- Written task -
Retype every one of the records below character for character, changing nothing.

(Dataset excerpts)
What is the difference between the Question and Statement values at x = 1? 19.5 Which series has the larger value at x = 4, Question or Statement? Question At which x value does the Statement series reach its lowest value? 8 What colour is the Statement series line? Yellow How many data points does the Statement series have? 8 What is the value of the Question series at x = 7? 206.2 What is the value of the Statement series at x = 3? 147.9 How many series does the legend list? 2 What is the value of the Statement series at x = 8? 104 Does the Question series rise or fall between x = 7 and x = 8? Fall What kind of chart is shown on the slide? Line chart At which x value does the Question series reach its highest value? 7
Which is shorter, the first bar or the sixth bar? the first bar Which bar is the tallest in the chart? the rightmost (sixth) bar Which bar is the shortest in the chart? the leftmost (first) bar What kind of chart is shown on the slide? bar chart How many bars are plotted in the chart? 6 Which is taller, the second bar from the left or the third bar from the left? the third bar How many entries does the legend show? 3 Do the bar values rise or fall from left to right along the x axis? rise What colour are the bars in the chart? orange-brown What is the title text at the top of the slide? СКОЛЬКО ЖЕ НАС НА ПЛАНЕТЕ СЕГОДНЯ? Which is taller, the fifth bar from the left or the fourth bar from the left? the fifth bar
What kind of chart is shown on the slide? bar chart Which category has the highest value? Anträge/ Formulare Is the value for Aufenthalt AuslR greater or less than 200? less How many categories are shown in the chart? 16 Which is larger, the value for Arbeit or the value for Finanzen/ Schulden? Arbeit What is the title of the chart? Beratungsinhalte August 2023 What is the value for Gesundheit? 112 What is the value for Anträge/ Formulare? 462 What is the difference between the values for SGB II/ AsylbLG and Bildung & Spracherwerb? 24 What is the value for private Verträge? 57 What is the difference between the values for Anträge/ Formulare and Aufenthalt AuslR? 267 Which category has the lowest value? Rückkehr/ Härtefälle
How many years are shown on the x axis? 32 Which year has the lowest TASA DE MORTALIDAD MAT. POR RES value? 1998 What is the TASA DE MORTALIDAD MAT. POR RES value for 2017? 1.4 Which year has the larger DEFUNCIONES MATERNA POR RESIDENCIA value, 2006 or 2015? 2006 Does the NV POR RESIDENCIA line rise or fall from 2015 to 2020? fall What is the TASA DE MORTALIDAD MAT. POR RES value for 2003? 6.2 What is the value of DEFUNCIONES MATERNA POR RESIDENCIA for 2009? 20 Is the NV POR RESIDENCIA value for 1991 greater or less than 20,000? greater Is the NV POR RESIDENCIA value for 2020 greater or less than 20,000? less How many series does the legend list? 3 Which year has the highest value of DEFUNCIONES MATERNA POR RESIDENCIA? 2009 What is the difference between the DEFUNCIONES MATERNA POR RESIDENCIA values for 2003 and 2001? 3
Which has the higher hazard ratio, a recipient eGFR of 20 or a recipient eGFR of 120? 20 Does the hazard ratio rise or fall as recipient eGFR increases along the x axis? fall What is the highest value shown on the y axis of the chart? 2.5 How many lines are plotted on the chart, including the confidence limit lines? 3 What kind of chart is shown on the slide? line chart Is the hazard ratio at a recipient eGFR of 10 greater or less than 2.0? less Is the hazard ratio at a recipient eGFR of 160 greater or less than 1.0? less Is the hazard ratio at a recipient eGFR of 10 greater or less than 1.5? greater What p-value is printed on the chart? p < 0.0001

- Response below -
What is the difference between the Question and Statement values at x = 1? 19.5 Which series has the larger value at x = 4, Question or Statement? Question At which x value does the Statement series reach its lowest value? 8 What colour is the Statement series line? Yellow How many data points does the Statement series have? 8 What is the value of the Question series at x = 7? 206.2 What is the value of the Statement series at x = 3? 147.9 How many series does the legend list? 2 What is the value of the Statement series at x = 8? 104 Does the Question series rise or fall between x = 7 and x = 8? Fall What kind of chart is shown on the slide? Line chart At which x value does the Question series reach its highest value? 7
Which is shorter, the first bar or the sixth bar? the first bar Which bar is the tallest in the chart? the rightmost (sixth) bar Which bar is the shortest in the chart? the leftmost (first) bar What kind of chart is shown on the slide? bar chart How many bars are plotted in the chart? 6 Which is taller, the second bar from the left or the third bar from the left? the third bar How many entries does the legend show? 3 Do the bar values rise or fall from left to right along the x axis? rise What colour are the bars in the chart? orange-brown What is the title text at the top of the slide? СКОЛЬКО ЖЕ НАС НА ПЛАНЕТЕ СЕГОДНЯ? Which is taller, the fifth bar from the left or the fourth bar from the left? the fifth bar
What kind of chart is shown on the slide? bar chart Which category has the highest value? Anträge/ Formulare Is the value for Aufenthalt AuslR greater or less than 200? less How many categories are shown in the chart? 16 Which is larger, the value for Arbeit or the value for Finanzen/ Schulden? Arbeit What is the title of the chart? Beratungsinhalte August 2023 What is the value for Gesundheit? 112 What is the value for Anträge/ Formulare? 462 What is the difference between the values for SGB II/ AsylbLG and Bildung & Spracherwerb? 24 What is the value for private Verträge? 57 What is the difference between the values for Anträge/ Formulare and Aufenthalt AuslR? 267 Which category has the lowest value? Rückkehr/ Härtefälle
How many years are shown on the x axis? 32 Which year has the lowest TASA DE MORTALIDAD MAT. POR RES value? 1998 What is the TASA DE MORTALIDAD MAT. POR RES value for 2017? 1.4 Which year has the larger DEFUNCIONES MATERNA POR RESIDENCIA value, 2006 or 2015? 2006 Does the NV POR RESIDENCIA line rise or fall from 2015 to 2020? fall What is the TASA DE MORTALIDAD MAT. POR RES value for 2003? 6.2 What is the value of DEFUNCIONES MATERNA POR RESIDENCIA for 2009? 20 Is the NV POR RESIDENCIA value for 1991 greater or less than 20,000? greater Is the NV POR RESIDENCIA value for 2020 greater or less than 20,000? less How many series does the legend list? 3 Which year has the highest value of DEFUNCIONES MATERNA POR RESIDENCIA? 2009 What is the difference between the DEFUNCIONES MATERNA POR RESIDENCIA values for 2003 and 2001? 3
Which has the higher hazard ratio, a recipient eGFR of 20 or a recipient eGFR of 120? 20 Does the hazard ratio rise or fall as recipient eGFR increases along the x axis? fall What is the highest value shown on the y axis of the chart? 2.5 How many lines are plotted on the chart, including the confidence limit lines? 3 What kind of chart is shown on the slide? line chart Is the hazard ratio at a recipient eGFR of 10 greater or less than 2.0? less Is the hazard ratio at a recipient eGFR of 160 greater or less than 1.0? less Is the hazard ratio at a recipient eGFR of 10 greater or less than 1.5? greater What p-value is printed on the chart? p < 0.0001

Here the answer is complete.